(Document segment)
MU has been distributed in Japan by GameOn since February 2003. From GameOn, we
received one-time licensing fees when we entered into the license agreements.
GameOn receives microtransaction payments from MU and Soul of the Ultimate
Nation (SUN) users in Japan, and we receive a certain percentage of the revenue
generated in Japan as a royalty fee.
In other
overseas markets, we licensed MU to game developers and operators such as New
Era Online Co., Ltd. in Thailand (June 2003), Digital Media Exchange, Inc. in
the Philippines (May 2004) and FPT Communications in Vietnam (May 2005). In each
case, we agreed to receive a certain percentage of the revenue generated in each
market as a royalty fee for licensing MU. The terms are usually two years and
renewable. From Digital Media Exchange and FPT Communications, we received
installation fees for setting up the game servers. In Thailand, the licensing
agreement with New Era Online Co., Ltd. ended in June 2006, and we did not renew
the contract.

(Source material)
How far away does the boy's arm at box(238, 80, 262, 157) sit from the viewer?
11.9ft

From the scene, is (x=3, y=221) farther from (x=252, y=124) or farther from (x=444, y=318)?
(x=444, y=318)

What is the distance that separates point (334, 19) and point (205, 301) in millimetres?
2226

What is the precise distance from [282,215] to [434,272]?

(Instruction A)
Do these statements agree with the passage on MU licensing? For each, answer yes or no and quote the words of the passage that decide it.
(i) GameOn has distributed MU in Japan since February 2003.
(ii) The agreement with New Era Online Co., Ltd. in Thailand was renewed in June 2006.
(iii) Installation fees for setting up game servers came from Digital Media Exchange and FPT Communications.
(Instruction B) Reproduce all of the records above word for word, line by line.

(Exercise solution A)
(i) Yes: "MU has been distributed in Japan by GameOn since February 2003."
(ii) No: "the licensing agreement with New Era Online Co., Ltd. ended in June 2006, and we did not renew the contract."
(iii) Yes: "From Digital Media Exchange and FPT Communications, we received installation fees for setting up the game servers."

(Exercise solution B)
How far away does the boy's arm at box(238, 80, 262, 157) sit from the viewer?
11.9ft

From the scene, is (x=3, y=221) farther from (x=252, y=124) or farther from (x=444, y=318)?
(x=444, y=318)

What is the distance that separates point (334, 19) and point (205, 301) in millimetres?
2226

What is the precise distance from [282,215] to [434,272]?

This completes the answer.